本文抜粋 ▸
戦火のウクライナ脱出 シリア青年、故郷の惨状重なる(写真8枚・地図)
◆内戦シリアからウクライナへ、そこで再び戦火が
「ウクライナを脱出しました。無事です」
2022年3月初め、シリア人青年、ロジ・モウサさん(23)からネットを通してメッセージが届いた。彼は昨年、働きながら大学進学を目指すためキーウ(キエフ)に渡った。シリア内戦から逃れ、新たな生活を始めたが、ロシア軍がウクライナに侵攻。キーウを脱出したロジさんに連絡をとり、話を聞いた。(玉本英子/アジアプレス)
◆悲惨な戦争の現実
シリア北部で、私がロジさんに出会ったのは、2年半前のことだ。地元メディアの記者として最前線の現場に入り、カメラで内戦の姿を記録し続けていた。シリアに派遣された米軍装甲車の車列を撮影し終えた彼は私に言った。

提供データ ▸
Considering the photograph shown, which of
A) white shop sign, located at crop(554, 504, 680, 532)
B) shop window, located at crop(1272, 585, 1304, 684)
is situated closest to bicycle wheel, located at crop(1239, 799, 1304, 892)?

課題のねらい ▸ ウクライナ脱出の記事から、「2022年3月初め、シリア人」を含む言葉で始まり「さんに連絡をとり、話を聞いた。(玉本英子/アジアプレス)」で終わる部分を一字一句そのまま書き写してください。

解答全文 ▸
2022年3月初め、シリア人青年、ロジ・モウサさん(23)からネットを通してメッセージが届いた。彼は昨年、働きながら大学進学を目指すためキーウ(キエフ)に渡った。シリア内戦から逃れ、新たな生活を始めたが、ロシア軍がウクライナに侵攻。キーウを脱出したロジさんに連絡をとり、話を聞いた。(玉本英子/アジアプレス)